Dış ticaret kaynaklı döviz açığımızdaki bu keskin düşüş de sevindirici elbet.
Ancak unutmayalım ki dış açığı aşağıya çeken ana unsur…
İthalattaki yüksek oranlı gerileme!
Yüzde 12 oranında azalan ekimdeki ithalatımız 16,9 milyar dolara inmiş vaziyette.
Böylece aylık açık 3,6 milyar dolara inerken…
Son bir yılın açık tutarı 69,6 milyar dolara geriledi.
Ülke olarak üzerimizdeki döviz baskısını azaltan bu süreç…
Ne yazık ki; sistematik adımların yarattığı kalıcı bir ithalat azalmasını içermediği gibi…
İhracatın da gereken hıza ulaşması anlamında yeterince umut taşımadığını görüyoruz!
Çünkü…
İthalat tarafında ana destek bizim dışımızdan geliyor.
Ham petroldeki düşüş sayesinde enerji ithalatı ekimde 1,5 milyar dolar azaldı.
Aylık ithalatı 8 puan aşağıya çeken bir durum bu!
Petroldeki ucuzluğun dibe yakın seviyelerde olduğu düşünülürse…
2016’da enerji faturasını daha aşağıya çekmenin zorlaşacağı aşikar.
İthalatı inişe zorlayan bir başka unursa altın.
Altında, ihracat artarken ithalat azalmasıysa…
Dış ticaret açığını daraltan önemli bir unsur oldu.
Hem altın hem de petrolde fiyat trendleri de…
Arz talep dengesi de bizim kontrolümüzün çok ötesinde!
Yani dış açığı azaltıcı etkileri… Rahatlıkla tam tersine dönebilir.
Ancak, bu iki kalem dışında da ithalatımız geriliyor.
Enerji ve altın hariç son bir yıllık dış ticaret açığı 35,1 milyar dolara inmiş durumda.
Peki kalıcı ve yapısal bir dönüşüm var bu cephede?
Hayır yok!
Mesela demir-çelik ithalatındaki yüzde 34,7’lik sert iniş…
Sanayi üretimindeki daralmanın habercisi!
Çünkü azalan ithalat yerli kaynaklarla karşılanmış değil.
Yani ekonomideki zayıflık nedeniyle ithalatımız azalıyor.
Dolayısıyla canlanma başladığında…
İthalat dış açık üzerinde yükseltici baskı yaratmaya başlayacak!
Keza ihracatta sanayi kalemlerinde otomotiv dışında umut veren bir sektör dikkat çekmiyor.
Avrupa Birliği dışında da parlayan bir pazarımız olmadığı gibi…
Çevremizdeki pazarları kaybetmeye devam ediyoruz.
Rus etkisine dikkat
Kendi ekonomisindeki sorunlar nedeniyle alımları azaltan Rusya…

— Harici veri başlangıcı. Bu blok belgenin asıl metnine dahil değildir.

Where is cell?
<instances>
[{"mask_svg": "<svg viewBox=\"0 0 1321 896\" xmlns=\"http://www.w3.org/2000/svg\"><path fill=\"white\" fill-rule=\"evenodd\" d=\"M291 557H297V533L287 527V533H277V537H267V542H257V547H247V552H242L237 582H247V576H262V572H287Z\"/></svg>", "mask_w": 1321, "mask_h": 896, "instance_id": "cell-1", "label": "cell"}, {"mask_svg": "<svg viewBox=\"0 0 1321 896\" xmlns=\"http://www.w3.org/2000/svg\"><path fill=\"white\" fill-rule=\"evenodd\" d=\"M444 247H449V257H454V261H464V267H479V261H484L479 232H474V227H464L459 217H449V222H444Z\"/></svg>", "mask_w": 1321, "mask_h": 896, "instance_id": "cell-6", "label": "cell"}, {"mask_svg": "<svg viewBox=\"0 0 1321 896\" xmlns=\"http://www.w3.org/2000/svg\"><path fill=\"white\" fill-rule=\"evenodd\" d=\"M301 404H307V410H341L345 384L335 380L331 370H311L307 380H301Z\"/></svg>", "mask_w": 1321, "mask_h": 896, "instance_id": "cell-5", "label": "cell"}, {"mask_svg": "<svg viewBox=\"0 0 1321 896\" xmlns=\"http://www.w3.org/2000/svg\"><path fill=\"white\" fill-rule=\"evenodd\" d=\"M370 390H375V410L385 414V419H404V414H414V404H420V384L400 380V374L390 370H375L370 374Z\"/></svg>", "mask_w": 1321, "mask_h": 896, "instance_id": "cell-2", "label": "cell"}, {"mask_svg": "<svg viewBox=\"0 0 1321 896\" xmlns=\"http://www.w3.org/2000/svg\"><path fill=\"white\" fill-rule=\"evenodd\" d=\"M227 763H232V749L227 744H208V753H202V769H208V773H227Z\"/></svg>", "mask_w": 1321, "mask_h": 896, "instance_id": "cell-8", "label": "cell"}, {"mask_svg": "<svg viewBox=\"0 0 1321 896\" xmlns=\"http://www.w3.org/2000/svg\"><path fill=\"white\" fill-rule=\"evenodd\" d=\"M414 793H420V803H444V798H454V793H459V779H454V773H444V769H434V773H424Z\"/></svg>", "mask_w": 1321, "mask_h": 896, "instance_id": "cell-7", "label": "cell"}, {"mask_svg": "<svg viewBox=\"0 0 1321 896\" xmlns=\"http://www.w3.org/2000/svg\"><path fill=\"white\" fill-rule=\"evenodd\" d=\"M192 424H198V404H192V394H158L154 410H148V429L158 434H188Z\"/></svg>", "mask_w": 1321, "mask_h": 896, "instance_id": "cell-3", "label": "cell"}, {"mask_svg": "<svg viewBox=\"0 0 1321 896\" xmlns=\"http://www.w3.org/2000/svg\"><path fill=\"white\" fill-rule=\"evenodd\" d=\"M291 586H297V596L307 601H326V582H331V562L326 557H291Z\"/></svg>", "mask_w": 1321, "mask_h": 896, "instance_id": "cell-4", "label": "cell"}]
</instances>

Artık bir de resmen bize ambargo uygulamaya başlıyor!
Ekimde yüzde 29 azalan Rusya’ya ihracatımız ilk 10 ayda yüzde 40 çakılmış durumda.
Yani Rusya’ya satışlardaki azalma tam da hız kesmeye başlamışken…
Bu kez uçak krizi ticari ilişkilerimize darbe vurdu.
Dolayısıyla 2016’da ihracat kaynaklı bir büyüme umudunu zikretmenin zorlaştığını görüyoruz!
Rusya krizinin ihracatın ikinci büyük kenti olan Bursa’ya etkisi de dikkate alınmalı.
Zira, otomotiv ve tekstille beraber sebze meyve ihracatında da dikkate değer paya sahip Bursa!
Resmi rakamlara Bursa adına yansımayan bavul ticaretinde de pay sahibi bir kentten de söz ediyoruz.
Dolayısıyla Rusya krizinin derinleşmesi halinde oluşabilecek yeni kayıplara karşı…
Şimdiden alternatiflerin geliştirilmesi şart!